-- MATERIALS PROVIDED --

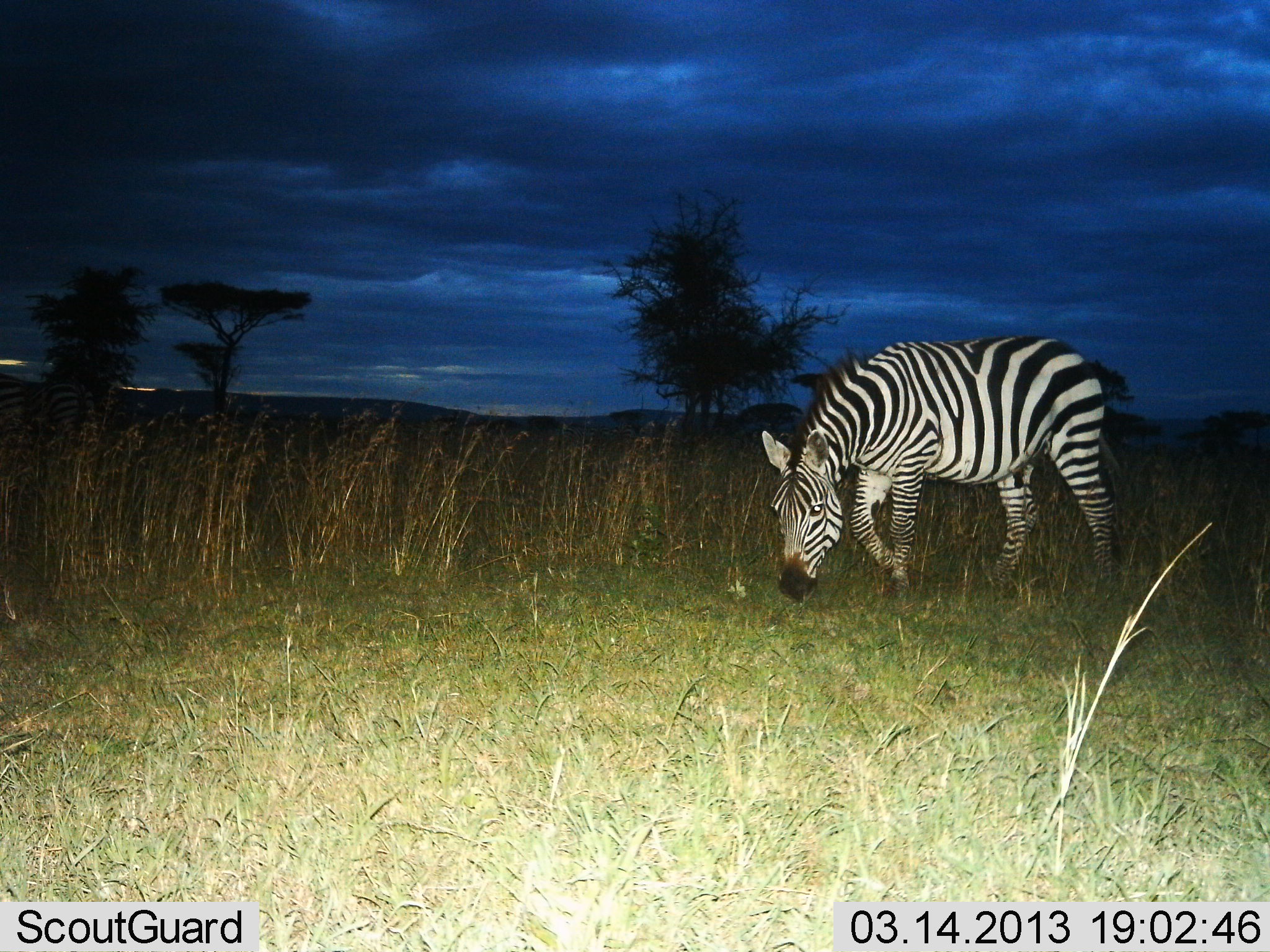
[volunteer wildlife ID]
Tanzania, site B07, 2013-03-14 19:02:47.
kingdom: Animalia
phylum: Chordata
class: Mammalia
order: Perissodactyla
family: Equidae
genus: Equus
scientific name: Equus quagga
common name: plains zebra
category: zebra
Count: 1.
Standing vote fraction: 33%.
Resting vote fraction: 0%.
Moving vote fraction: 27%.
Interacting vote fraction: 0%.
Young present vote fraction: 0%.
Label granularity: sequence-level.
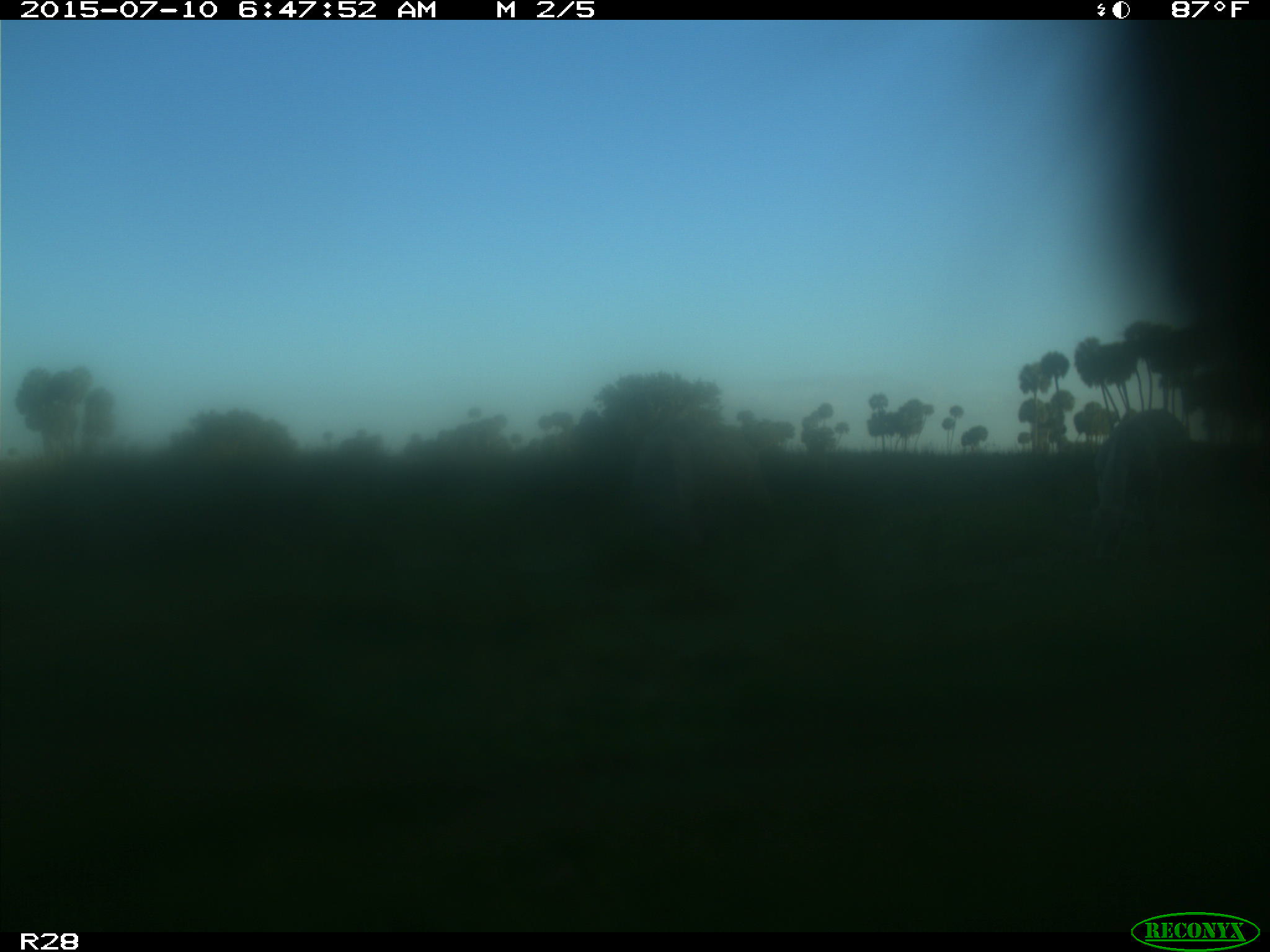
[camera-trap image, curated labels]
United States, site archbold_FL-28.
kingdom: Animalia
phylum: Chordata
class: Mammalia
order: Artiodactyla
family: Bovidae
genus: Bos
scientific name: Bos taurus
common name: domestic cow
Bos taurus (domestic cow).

-- PROBLEM DETAILS --
Your copy should match the entries above exactly and contain no pictures.

-- SOLUTION --
[volunteer wildlife ID]
Tanzania, site B07, 2013-03-14 19:02:47.
kingdom: Animalia
phylum: Chordata
class: Mammalia
order: Perissodactyla
family: Equidae
genus: Equus
scientific name: Equus quagga
common name: plains zebra
category: zebra
Count: 1.
Standing vote fraction: 33%.
Resting vote fraction: 0%.
Moving vote fraction: 27%.
Interacting vote fraction: 0%.
Young present vote fraction: 0%.
Label granularity: sequence-level.
[camera-trap image, curated labels]
United States, site archbold_FL-28.
kingdom: Animalia
phylum: Chordata
class: Mammalia
order: Artiodactyla
family: Bovidae
genus: Bos
scientific name: Bos taurus
common name: domestic cow
Bos taurus (domestic cow).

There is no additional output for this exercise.